→ WHAT THIS TASK INVOLVES
Please answer this from the Christian liberty text: which book are the eight principles taken from?

→ DOCUMENT EXTRACT
Freedom in Christ

I’ll be teaching these eight principles about Christian Liberty to our 7th – 10th graders today.  There are many adult believers who ought to take them to heart as well.  I am thankful for good Bible curriculum from BJU Press.  These principles are taken from Bible Truths:  Lessons from the Early Church, 4th Edition.

  1. Love, not simply knowledge, should govern our actions. Often, pride because of our knowledge hinders our ability to act in love. We stop thinking of others when pride enters into our daily experience.
  2. Some Christians have weak consciences. A believer with a weak conscience is undecided in his judgments about a particular matter. He regards something sinful even though it is not actually sinful. Those with weak consciences are more likely to violate their consciences. Once they do, they have sinned (Romans 14.23). This means that activities that are neither immoral or illegal might be sinful for a particular believer. Knowledge is often not the problem with a weaker brother; it’s his weak conscience.
  3. Food does not make us less or more spiritual. The food you eat won’t cause you to stand closer to God. However love might lead you to forsake certain foods or activities, if you know they harm the conscience of another Christian.
  4. A Christian should never cause another believer to stumble. Love is others-focused. No Christian is at liberty to exercise his rights if in doing so he harms another believer.
  5. Christians are free to deny themselves. Grace teaches the believer to do just that.

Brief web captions
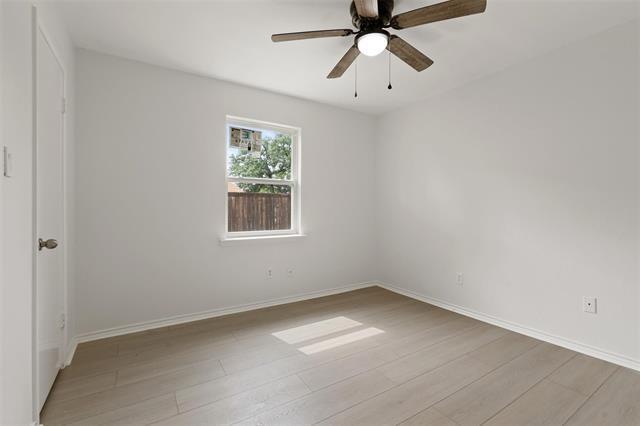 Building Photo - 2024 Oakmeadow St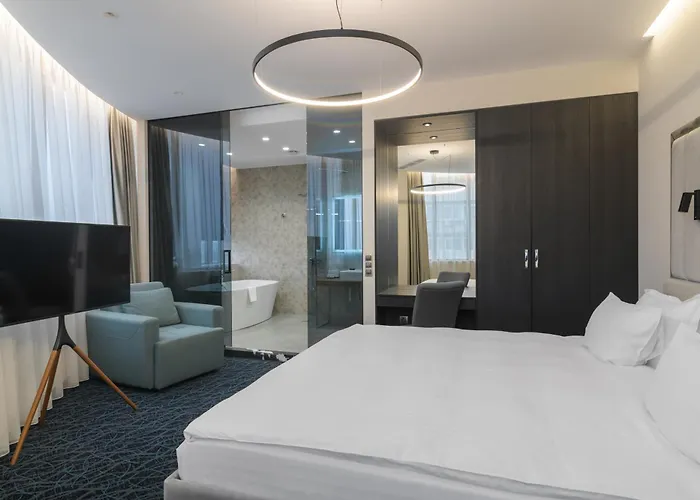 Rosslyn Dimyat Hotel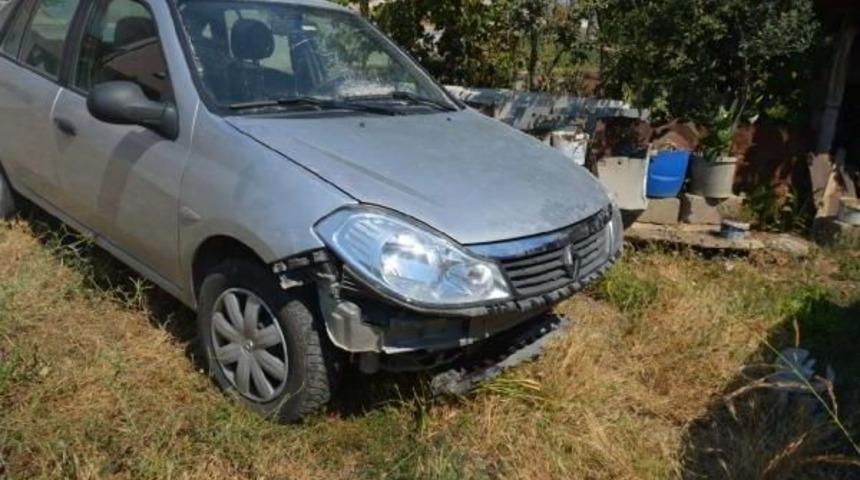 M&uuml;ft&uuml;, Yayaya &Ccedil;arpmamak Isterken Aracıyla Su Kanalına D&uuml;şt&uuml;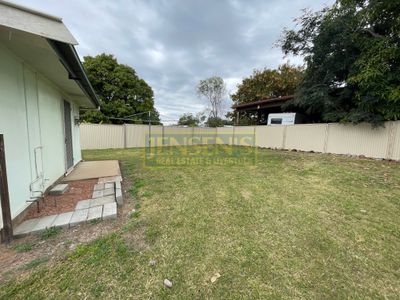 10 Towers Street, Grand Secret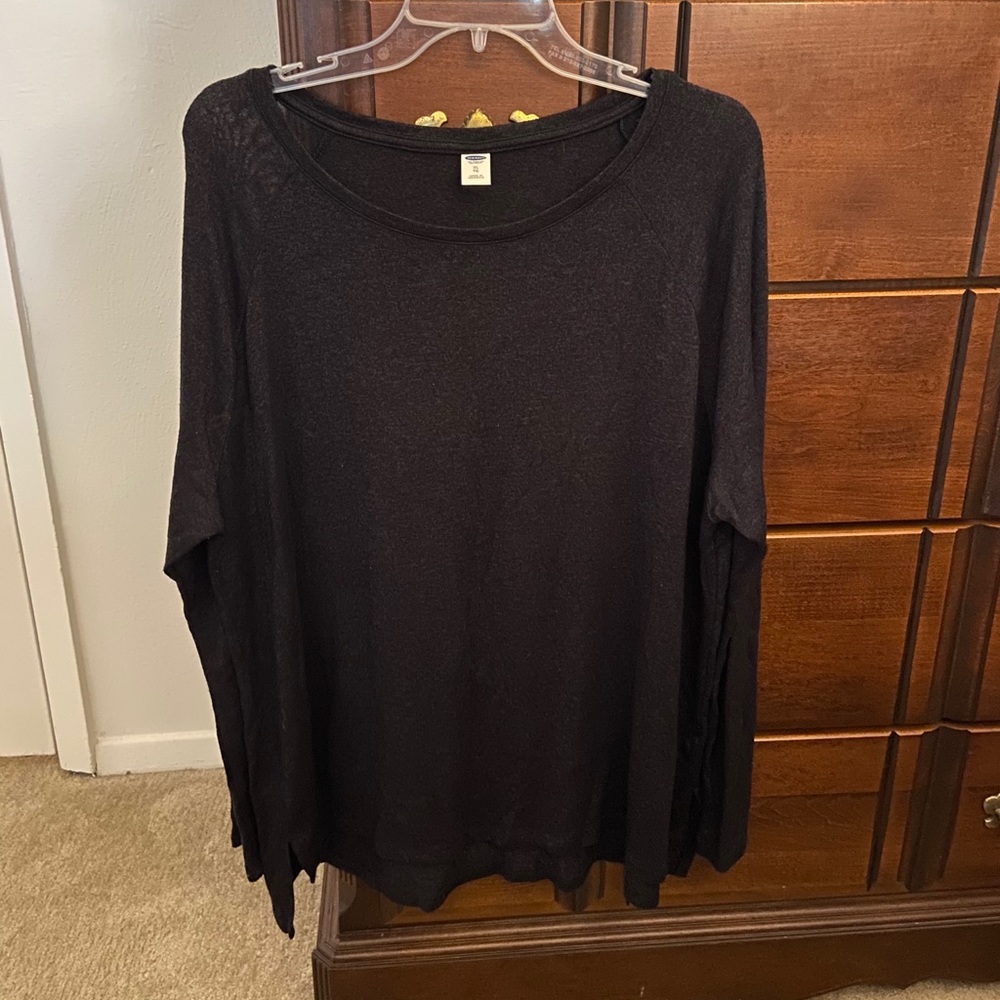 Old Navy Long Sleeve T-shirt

→ RESPONSE BELOW
Bible Truths: Lessons from the Early Church, 4th Edition, from BJU Press.